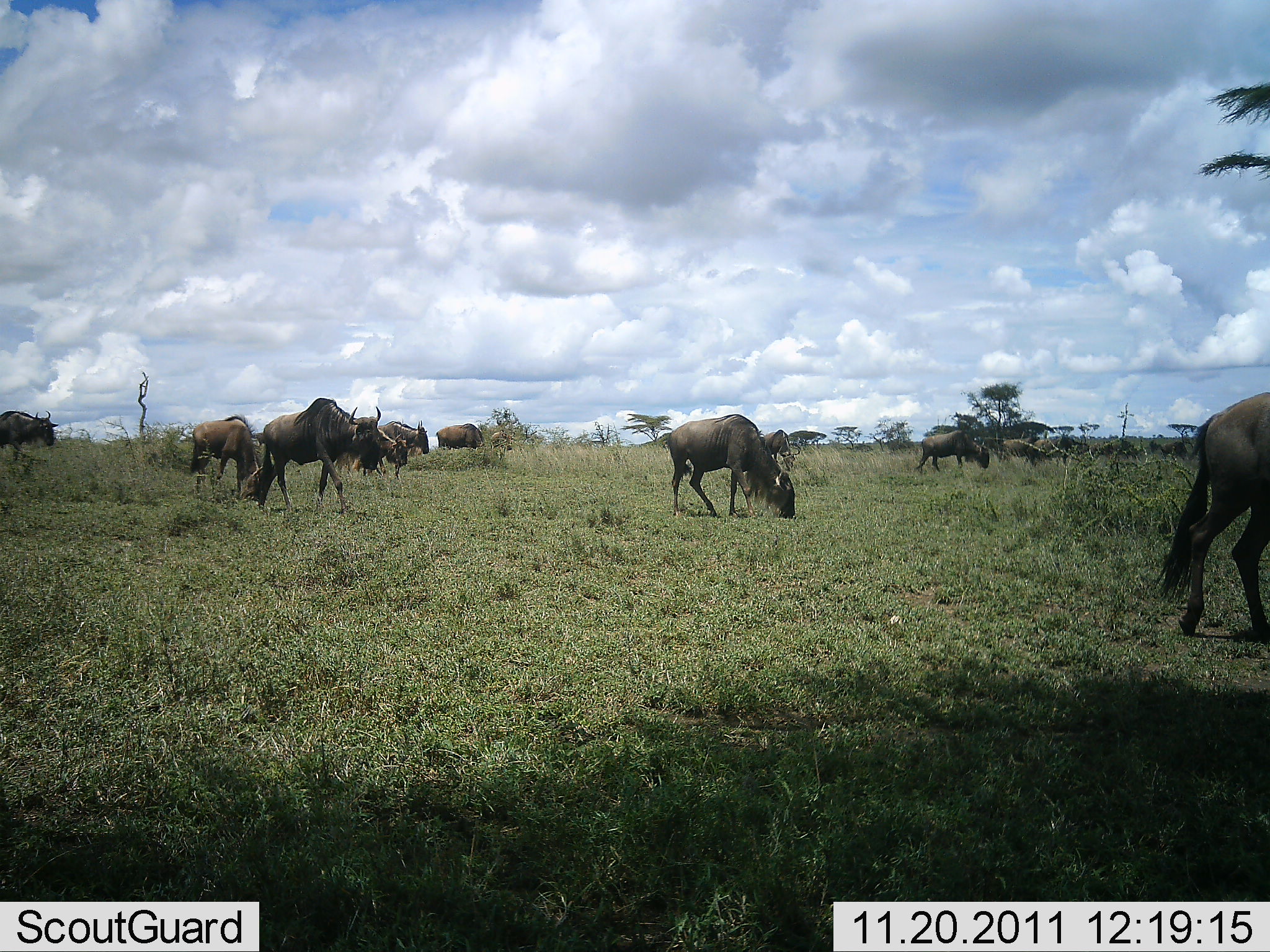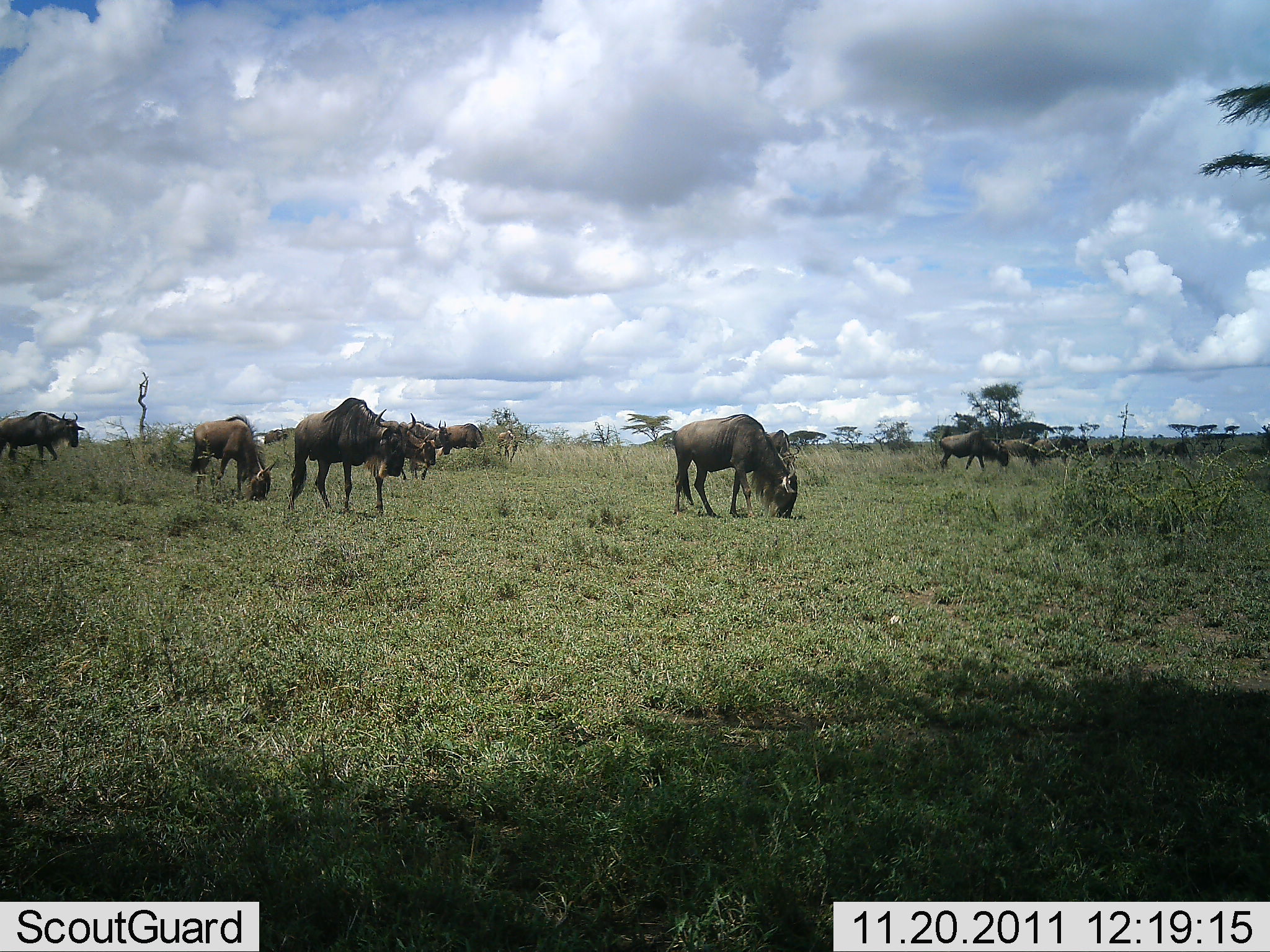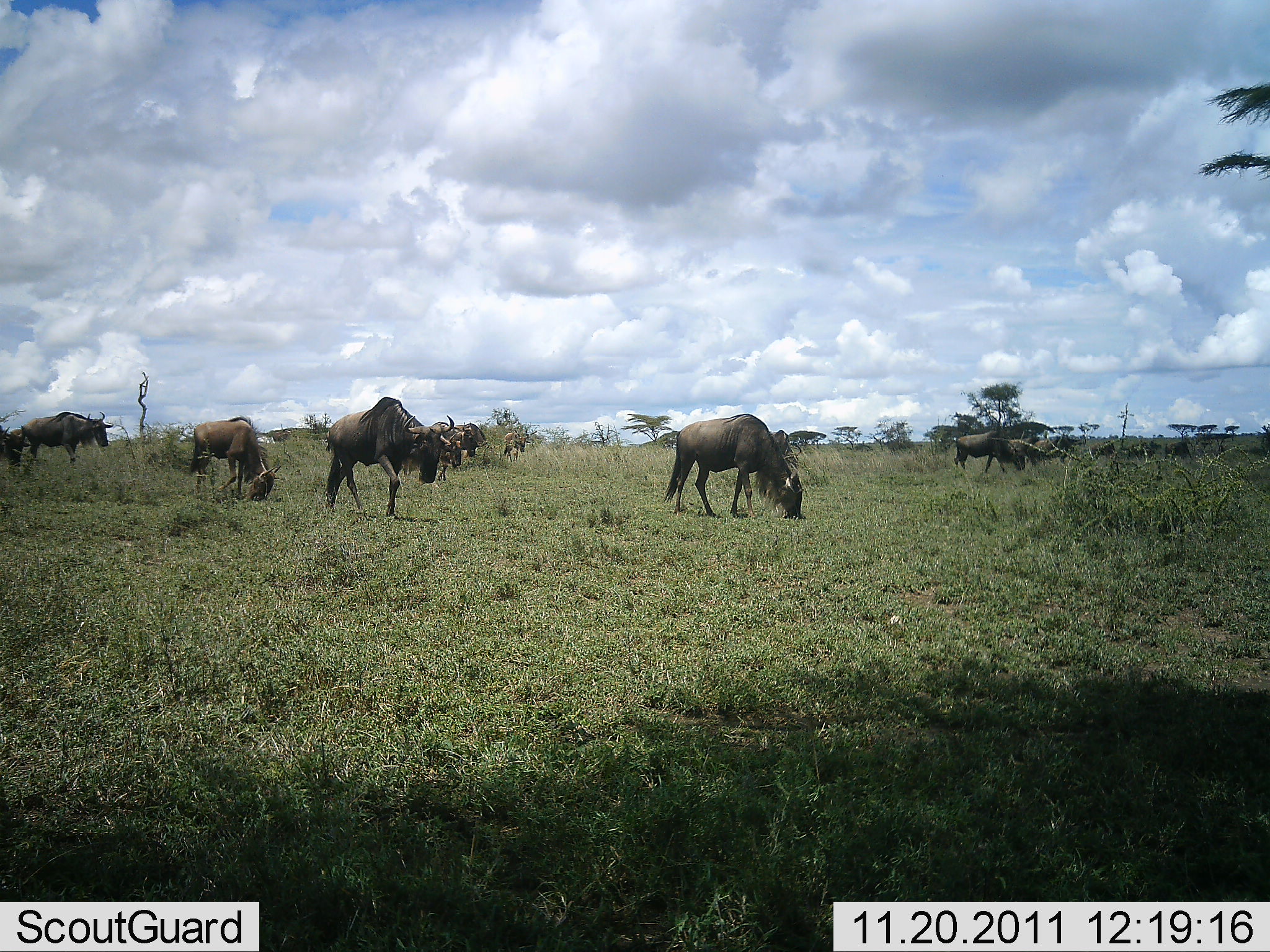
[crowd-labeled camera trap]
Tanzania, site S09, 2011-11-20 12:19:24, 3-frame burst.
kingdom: Animalia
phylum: Chordata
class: Mammalia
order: Artiodactyla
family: Bovidae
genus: Connochaetes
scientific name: Connochaetes taurinus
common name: blue wildebeest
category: wildebeest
Wildebeest (blue wildebeest) (Connochaetes taurinus), count 11-50. Behavior (volunteer vote fractions): standing 25%, resting 0%, moving 62%, interacting 6%. Young present (vote fraction): 6%. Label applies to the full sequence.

**Exercise aim**
Every entry above should be duplicated exactly. Do not include the images.

**Exercise answer**
[crowd-labeled camera trap]
Tanzania, site S09, 2011-11-20 12:19:24, 3-frame burst.
kingdom: Animalia
phylum: Chordata
class: Mammalia
order: Artiodactyla
family: Bovidae
genus: Connochaetes
scientific name: Connochaetes taurinus
common name: blue wildebeest
category: wildebeest
Wildebeest (blue wildebeest) (Connochaetes taurinus), count 11-50. Behavior (volunteer vote fractions): standing 25%, resting 0%, moving 62%, interacting 6%. Young present (vote fraction): 6%. Label applies to the full sequence.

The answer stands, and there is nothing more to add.